PASSAGE GIVEN:

[Import-SIG] PEP proposal: Per-Module Import Path
Eric Snow
ericsnowcurrently at gmail.com
Tue Jul 30 05:11:59 CEST 2013
Sorry for the delay, all. I totally forgot about an upcoming trip and just
got back. It'll be a day or two before I have a minute to respond.
-eric
On Thu, Jul 18, 2013 at 4:10 PM, Eric Snow <ericsnowcurrently at gmail.com>wrote:
> Hi,
>
> Nick talked me into writing this PEP, so blame him for the idea. <wink> I
> haven't had a chance to polish it up, but the content communicates the
> proposal well enough to post here. Let me know what you think. Once some
> concensus is reached I'll commit the PEP and post to python-dev. I have a
> rough implementation that'll I'll put online when I get a chance.
>
> If Guido is not interested maybe Brett would like to be BDFL-Delegate. :)
>
> -eric
>
>
> PEP: 4XX
> Title: Per-Module Import Path
> Version: $Revision$
> Last-Modified: $Date$
> Author: Eric Snow <ericsnowcurrently at gmail.com>
> Nick Coghlan <ncoghlan at gmail.com>
> BDFL-Delegate: ???
> Discussions-To: import-sig at python.org
> Status: Draft
> Type: Standards Track
> Content-Type: text/x-rst
> Created: 17-Jul-2013
> Python-Version: 3.4
> Post-History: 18-Jul-2013
> Resolution:
>
>
> Abstract
> =======
>
> Path-based import of a module or package involves traversing ``sys.path``
> or a package path to locate the appropriate file or directory(s).
> Redirecting from there to other locations is useful for packaging and
> for virtual environments. However, in practice such redirection is
> currently either `limited or fragile <Existing Alternatives>`_.
>
> This proposal provides a simple filesystem-based method to redirect from
> the normal module search path to other locations recognized by the
> import system. This involves one change to path-based imports, adds one
> import-related file type, and introduces a new module attribute. One
> consequence of this PEP is the deprecation of ``.pth`` files.

GIVEN RECORDS:
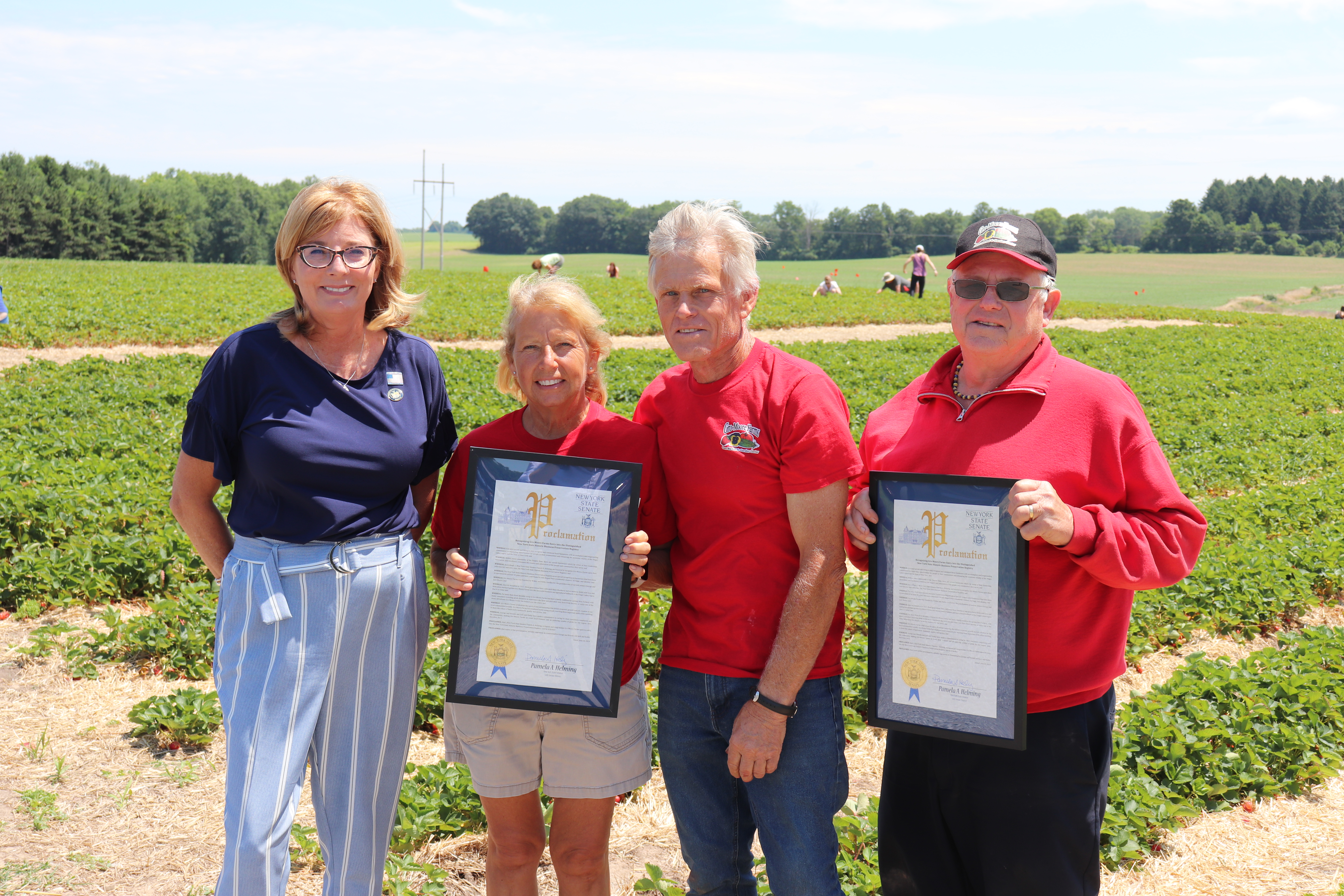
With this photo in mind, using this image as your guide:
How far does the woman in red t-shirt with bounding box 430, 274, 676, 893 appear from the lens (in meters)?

...

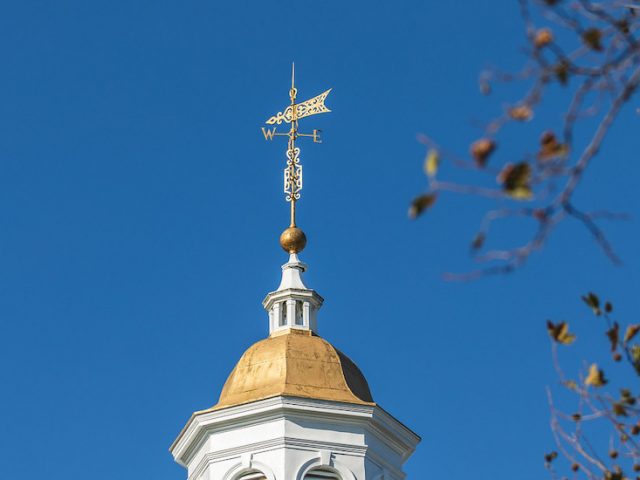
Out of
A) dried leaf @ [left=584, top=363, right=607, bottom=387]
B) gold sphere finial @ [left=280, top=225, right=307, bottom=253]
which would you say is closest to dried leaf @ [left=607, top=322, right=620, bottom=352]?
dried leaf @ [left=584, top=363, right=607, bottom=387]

==

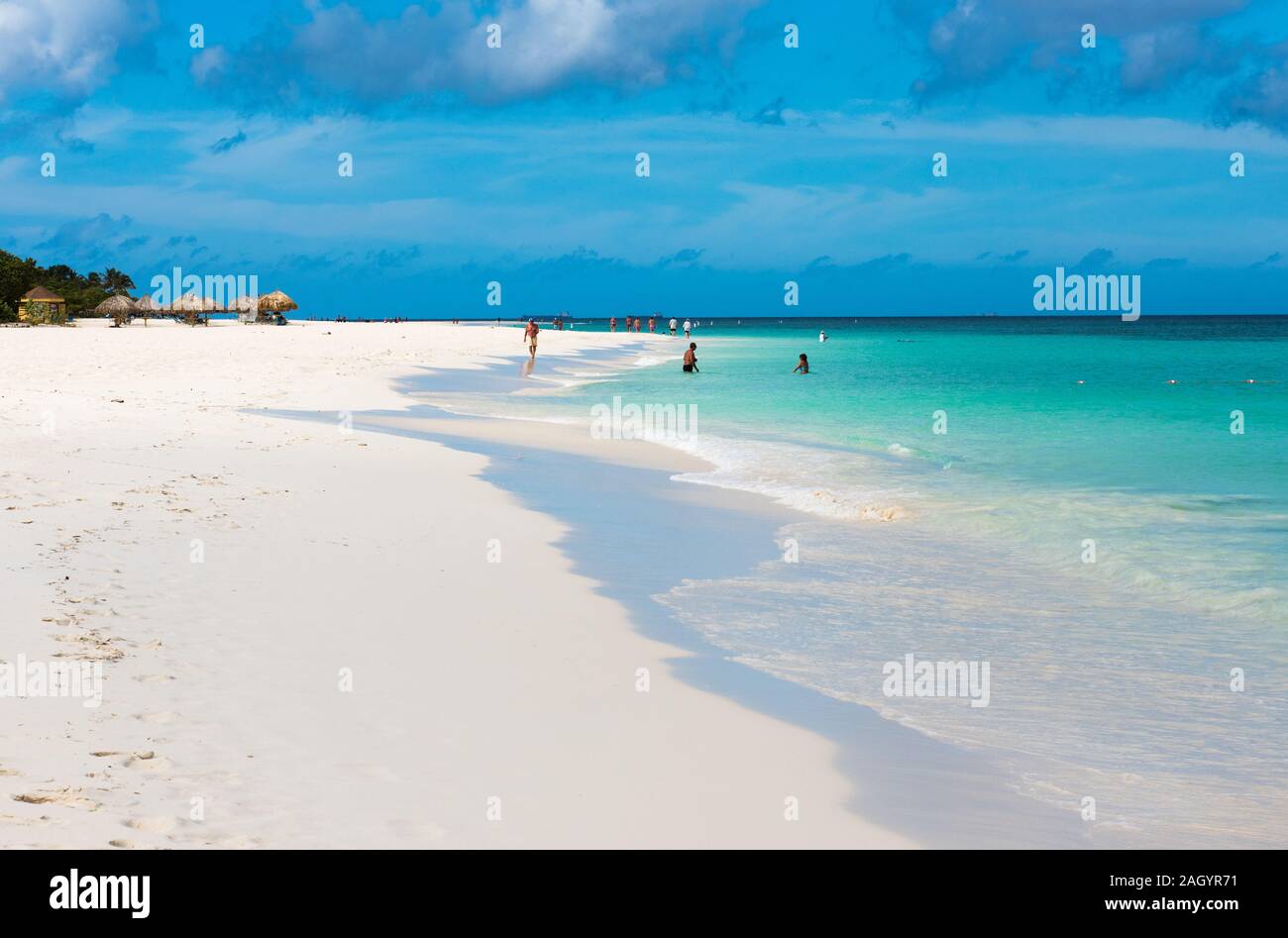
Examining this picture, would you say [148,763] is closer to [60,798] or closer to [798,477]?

WRITTEN TASKS:
1. Reproduce the part of the import-path proposal that opens with the words containing "[Import-SIG] PEP proposal: Per-Module" and closes with "minute to respond.".
2. According to the import-path proposal, which existing kind of file would be deprecated as a consequence of the PEP?
3. Extend the import-path proposal, picking up right after its last sentence.
The data has no connection to the import-path proposal.

TASK ANSWERS:
1.
[Import-SIG] PEP proposal: Per-Module Import Path
Eric Snow
ericsnowcurrently at gmail.com
Tue Jul 30 05:11:59 CEST 2013
Sorry for the delay, all. I totally forgot about an upcoming trip and just
got back. It'll be a day or two before I have a minute to respond.

2. The PEP would deprecate .pth files.

3.
>
>
> Motivation
> =========
>
> One of the problems with virtual environments is that you are likely to
> end up with duplicate installations of lots of common packages, and
> keeping them up to date can be a pain.
>
> One of the problems with archive-based distribution is that it can be
> tricky to register the archive as a Python path entry when needed
> without polluting the path of applications that don't need it.
>
> One of the problems with working directly from a source checkout is
> getting the relevant source directories onto the Python path, especially
> when you have multiple namespace package fragments spread across several
> subdirectories of a large repository.
>
> The `current solutions <Existing Alternatives>`_ all have their flaws.
> Reference files are intended to address those deficiencies.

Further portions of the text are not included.